Zolla/Lieberman Inc.

Despite a candy-colored palette and upbeat pictorial rhythms, these are Jim Lutes’ most discontented paintings. They exhibit a kind of stunned mania and a purposeful lack of conviction that is extremely absorbing. Lutes freely mixes diffident abstraction with exhausted figuration, creating images that are lazy, capricious daydreams with a profound sense of exhausted wisdom. There is a sort of fierce lassitude to his recent endeavors, a resignation that derives from his restless tinkering with imagery and with the language of paint that often serves to circumscribe or obfuscate them, all of which results in a bitter and moody vision.
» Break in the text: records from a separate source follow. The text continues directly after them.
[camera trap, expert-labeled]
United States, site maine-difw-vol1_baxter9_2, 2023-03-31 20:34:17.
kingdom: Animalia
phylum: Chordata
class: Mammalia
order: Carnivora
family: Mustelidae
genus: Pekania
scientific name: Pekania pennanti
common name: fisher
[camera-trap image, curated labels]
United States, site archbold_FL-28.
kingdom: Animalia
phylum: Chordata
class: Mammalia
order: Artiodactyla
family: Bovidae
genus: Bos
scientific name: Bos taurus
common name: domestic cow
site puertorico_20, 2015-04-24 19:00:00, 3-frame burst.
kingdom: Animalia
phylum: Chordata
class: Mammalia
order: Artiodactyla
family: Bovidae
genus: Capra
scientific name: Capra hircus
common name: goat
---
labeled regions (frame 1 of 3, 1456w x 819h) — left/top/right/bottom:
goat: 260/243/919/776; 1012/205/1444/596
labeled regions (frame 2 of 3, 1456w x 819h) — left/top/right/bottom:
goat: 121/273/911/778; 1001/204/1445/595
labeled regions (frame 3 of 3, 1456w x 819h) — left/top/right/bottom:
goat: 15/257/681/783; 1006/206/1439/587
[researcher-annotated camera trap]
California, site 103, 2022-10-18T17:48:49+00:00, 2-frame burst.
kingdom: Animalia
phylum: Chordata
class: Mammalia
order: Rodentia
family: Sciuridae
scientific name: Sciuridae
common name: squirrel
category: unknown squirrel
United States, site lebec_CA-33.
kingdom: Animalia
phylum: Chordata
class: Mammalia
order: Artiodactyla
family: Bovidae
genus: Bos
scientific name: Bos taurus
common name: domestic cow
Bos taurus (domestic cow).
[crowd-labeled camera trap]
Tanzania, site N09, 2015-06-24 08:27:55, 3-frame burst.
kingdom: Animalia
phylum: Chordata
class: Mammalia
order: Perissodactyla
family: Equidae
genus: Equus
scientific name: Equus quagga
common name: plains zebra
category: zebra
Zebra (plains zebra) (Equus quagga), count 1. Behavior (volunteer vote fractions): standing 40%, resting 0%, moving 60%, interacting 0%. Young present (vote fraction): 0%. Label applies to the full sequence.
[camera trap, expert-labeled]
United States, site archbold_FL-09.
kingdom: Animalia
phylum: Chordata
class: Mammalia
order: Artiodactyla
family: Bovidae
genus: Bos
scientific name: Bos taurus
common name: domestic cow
These dreary, decidedly murky layers possess a curious gusto. Lutes begins almost all of his recent paintings with vestigial bits of imagery; they suggest narratives that are more or less loosely rendered with turgidly colored, indistinct fields. Bits of a city, a water tower, a landscape, rudimentary and bulbous disembodied faces, a refrigerator, a scary creature are all rendered with economy and a kind of aimless neutrality. Over these tentatively articulated pieces of the world, Lutes slathers on a web of treacly lines and brightly colored arcs that sits undigested on the surface of his paintings. These cursive wanderings deflate the iconic nature of the matter they obscure—laxity comes to greet indecisiveness in a poignant embrace of fatty interlacing that often has a surprisingly mesmerizing effect. As in the work of Peter Saul or Philip Guston, there is a hard-won soothingness to Lutes’ irreverencies, a brooding turbulence that is never fully cancelled by his application of paint. What began as arbitrary finally becomes—almost in spite of itself—tragicomic and fraught with possibilities.

Straightforward titles such as Upward Futility, Magnanimous Mope, Future in Plastics, and His Dismay indicate the pessimistic and caustic tone of Lutes’ reveries. In Neanderthal Love, 1994, a slope-browed human skull can be discerned among the eellike meanderings of Lutes’ loaded brush. Drips and splotches on this canvas reflect its having been rotated a few times during execution, enhancing its ultimately arbitrary quality. Its festive palette and winsome curves do little to mitigate the omnipresent sense of fatigue—the sense that he has summoned just enough energy to testify to his ennui. In the midst of Tinker’s Damn, 1994, the amorphic and gross creature who waits in its lair—its striated pink mass like some disembodied brain sprouting rudimentary eyes, nose, and mouth, staring vacantly at the viewer while picking its nose—is set adrift in a sea of shapes that vaguely suggest aquatic organic matter. Like some B-movie monster-squid, Lutes’s behemoth is totally dumb and yet still touches on deep-seated human fears. It’s more than a bit of a self-portrait.